P16841 [GKS 2021 #B] Increasing Substring

Description

Your friend John just came back from vacation, and he would like to share with you a new property that he learned about strings. John learned that a string $C$ of length $L$ consisting of uppercase English characters is strictly increasing if, for every pair of indices $i$ and $j$ such that $1 \le i < j \le L$ ($1$-based), the character at position $i$ is smaller than the character at position $j$. For example, the strings `ABC` and `ADF` are strictly increasing, however the strings `ACC` and `FDA` are not. Now that he taught you this new exciting property, John decided to challenge you: given a string $S$ of length $N$, you have to find out, for every position $1 \le i \le N$, what is the length of the longest strictly increasing substring that ends at position $i$.

Input Format

The first line of the input gives the number of test cases, $T$. $T$ test cases follow. Each test case consists of two lines.
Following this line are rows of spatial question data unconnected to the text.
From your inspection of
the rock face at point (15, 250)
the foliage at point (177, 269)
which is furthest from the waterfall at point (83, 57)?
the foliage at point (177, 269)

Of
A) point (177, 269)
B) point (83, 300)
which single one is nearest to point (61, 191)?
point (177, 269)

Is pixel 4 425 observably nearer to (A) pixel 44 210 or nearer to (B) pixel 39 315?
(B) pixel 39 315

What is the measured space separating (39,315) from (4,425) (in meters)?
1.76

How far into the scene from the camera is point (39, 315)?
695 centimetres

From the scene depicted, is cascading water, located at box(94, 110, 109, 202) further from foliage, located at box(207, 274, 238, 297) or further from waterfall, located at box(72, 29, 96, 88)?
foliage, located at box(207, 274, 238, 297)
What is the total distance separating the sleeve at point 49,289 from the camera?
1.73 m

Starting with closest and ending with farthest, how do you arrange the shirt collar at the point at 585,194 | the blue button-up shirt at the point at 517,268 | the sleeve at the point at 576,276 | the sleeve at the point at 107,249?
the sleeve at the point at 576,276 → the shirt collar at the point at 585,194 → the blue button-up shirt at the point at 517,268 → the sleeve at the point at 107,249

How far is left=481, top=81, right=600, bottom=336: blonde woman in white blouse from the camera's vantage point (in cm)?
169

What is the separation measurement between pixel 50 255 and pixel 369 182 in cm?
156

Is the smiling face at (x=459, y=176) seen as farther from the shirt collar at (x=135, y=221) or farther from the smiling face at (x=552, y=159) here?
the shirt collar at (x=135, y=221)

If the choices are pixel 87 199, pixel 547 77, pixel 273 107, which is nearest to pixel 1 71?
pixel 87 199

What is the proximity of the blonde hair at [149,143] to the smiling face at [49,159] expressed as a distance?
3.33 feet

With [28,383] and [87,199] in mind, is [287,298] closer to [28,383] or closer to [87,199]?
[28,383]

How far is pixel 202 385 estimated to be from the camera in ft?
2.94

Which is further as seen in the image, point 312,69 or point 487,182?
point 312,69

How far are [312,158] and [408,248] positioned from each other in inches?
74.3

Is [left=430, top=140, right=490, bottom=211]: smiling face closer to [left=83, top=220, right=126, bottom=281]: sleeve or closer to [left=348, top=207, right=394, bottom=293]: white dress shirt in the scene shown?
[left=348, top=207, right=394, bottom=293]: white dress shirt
The first line contains an integer $N$, representing the length of the string. The second line contains a string $S$ of length $N$, consisting of uppercase English characters.

Output Format

For each test case, output one line containing `Case #x:` followed by $y_1\ y_2\ \ldots\ y_n$, where $x$ is the test case number (starting from $1$) and $y_i$ is the length of the longest strictly increasing substring that ends at position $i$.

Explanation/Hint

In Sample Case $1$, the longest strictly increasing substring ending at position $1$ is `A`. The longest strictly increasing substrings ending at positions $2$, $3$, and $4$ are `AB`, `B`, and `BC`, respectively. In Sample Case $2$, the longest strictly increasing substrings for each position are `A`, `AB`, `A`, `AC`, `ACD`, and `A`. ### Limits $1 \le T \le 100$. **Test Set $1$** $1 \le N \le 100$. **Test Set $2$** $1 \le N \le 2 \times 10^5$.